I use the h2o package (v 3.6.0) in R, and I built a grid search model. Now I'm trying to access a model that minimizes MSE in a validation set. In python sklearn this is easily achievable when using RandomizedSearchCV :
#
Unfortunately, this is not so easy to prove in h2o.

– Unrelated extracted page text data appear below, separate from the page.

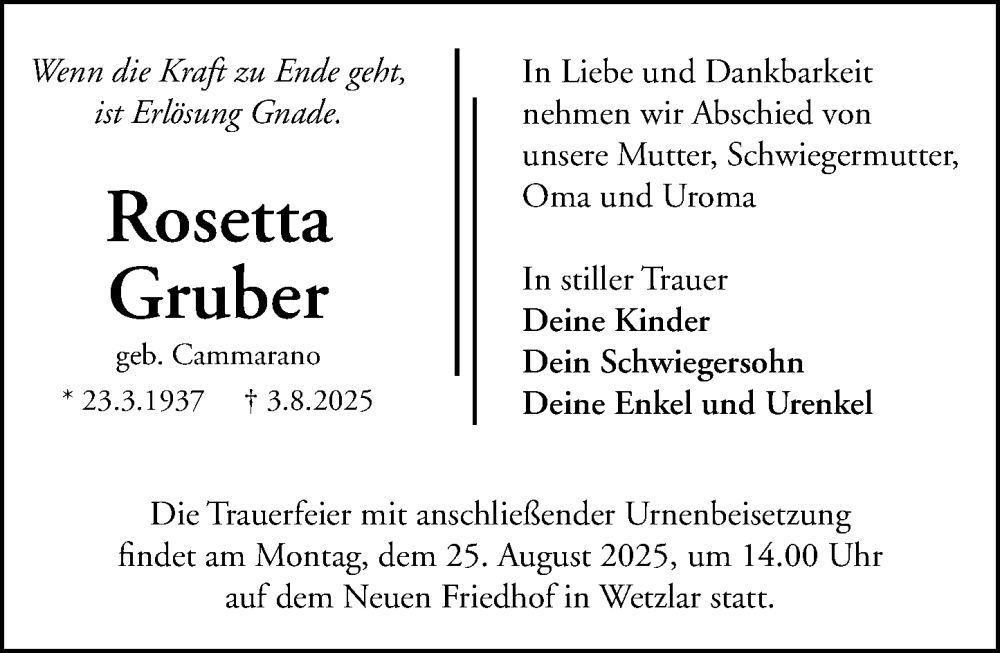 Wenn die Kraft zu Ende geht,
ist Erlösung Gnade.

Rosetta
Gruber

geb. Cammarano

* 23.3.1937 † 3.8.2025

In Liebe und Dankbarkeit nehmen wir Abschied von unsere Mutter, Schwiegermutter, Oma und Uroma

In stiller Trauer
Deine Kinder
Dein Schwiegersohn
Deine Enkel und Urenkel

Die Trauerfeier mit anschließender Urnenbeisetzung findet am Montag, dem 25. August 2025, um 14.00 Uhr auf dem Neuen Friedhof in Wetzlar statt.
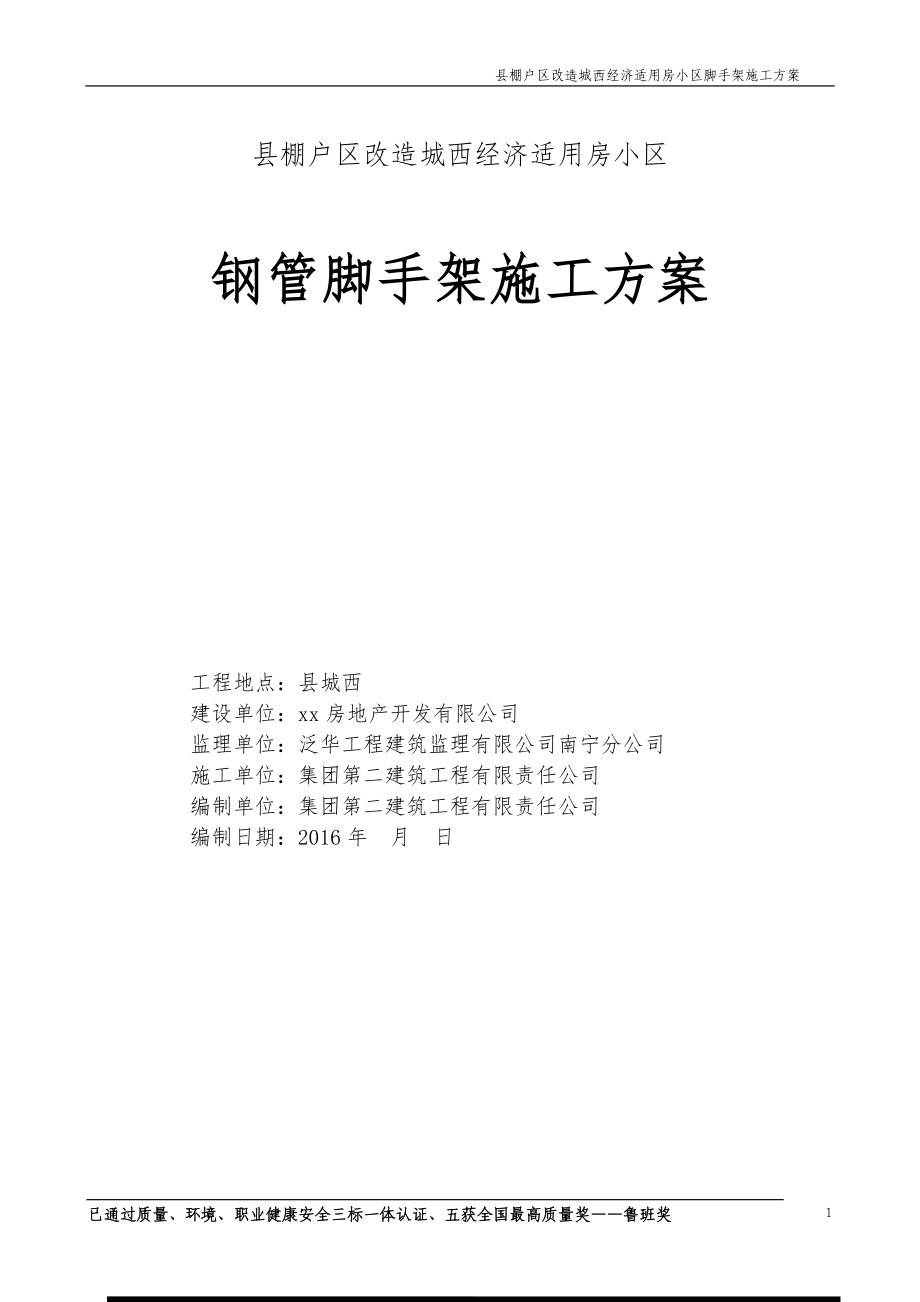 县棚户区改造城西经济适用房小区脚手架施工方案

县棚户区改造城西经济适用房小区

钢管脚手架施工方案

工程地点：县城西
建设单位：xx 房地产开发有限公司
监理单位：泛华工程建筑监理有限公司南宁分公司
施工单位：集团第二建筑工程有限责任公司
编制单位：集团第二建筑工程有限责任公司
编制日期：2016 年　月　日

已通过质量、环境、职业健康安全三标一体认证、五获全国最高质量奖——鲁班奖

1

Here is an example that you can recover:
library(h2o)
The grid view prints a ton of information, including this part:
> grid ntrees distribution status_ok model_ids 50 bernoulli OK Grid_GBM_file1742e107fe5ba_csv_10.hex_11_model_R_1456492736353_16_model_1 25 bernoulli OK Grid_GBM_file1742e107fe5ba_csv_10.hex_11_model_R_1456492736353_16_model_0
With a little digging, you can access each individual model and view all the possible indicators:
> h2o.getModel( grid@model _ids[[1]]) H2OBinomialModel: gbm Model ID: Grid_GBM_file1742e107fe5ba_csv_10.hex_11_model_R_1456492736353_18_model_1 Model Summary: number_of_trees model_size_in_bytes min_depth max_depth mean_depth min_leaves max_leaves mean_leaves 1 50 4387 1 1 1.00000 2 2 2.00000 H2OBinomialMetrics: gbm ** Reported on training data. ** MSE: 1.056927e-05 R^2: 0.9999577 LogLoss: 0.003256338 AUC: 1 Gini: 1 Confusion Matrix for F1-optimal threshold: setosa versicolor Error Rate setosa 50 0 0.000000 =0/50 versicolor 0 50 0.000000 =0/50 Totals 50 50 0.000000 =0/100 Maximum Metrics: Maximum metrics at their respective thresholds metric threshold value idx 1 max f1 0.996749 1.000000 0 2 max f2 0.996749 1.000000 0 3 max f0point5 0.996749 1.000000 0 4 max accuracy 0.996749 1.000000 0 5 max precision 0.996749 1.000000 0 6 max absolute_MCC 0.996749 1.000000 0 7 max min_per_class_accuracy 0.996749 1.000000 0
And with a lot of digging, you can finally get to this:
> h2o.getModel( grid@model _ids[[1]])@ model$training_metrics@metrics $MSE [1] 1.056927e-05
It seems like a lot of work to move on to the metric, which should be at the highest level for choosing a model (yes, I'm inserting my opinions now ...). In my situation, I have a grid with hundreds of models, and my current, hacked solution just doesn't seem very โR-esqueโ:
model_select_ <- function(grid) { model_ids <- grid@model _ids min = Inf best_model = NULL for(model_id in model_ids) { model <- h2o.getModel(model_id) mse <- model@model $training_metrics@metrics $MSE if(mse < min) { min <- mse best_model <- model } } best_model }
It is so utilitarian for something that is fundamental to the practice of machine learning, and it just amazes me so strange that h2o would not have a โcleanโ method of extracting the optimal model or, at least, model indicators.
Am I missing something? Is there a method out of the box for choosing the best model?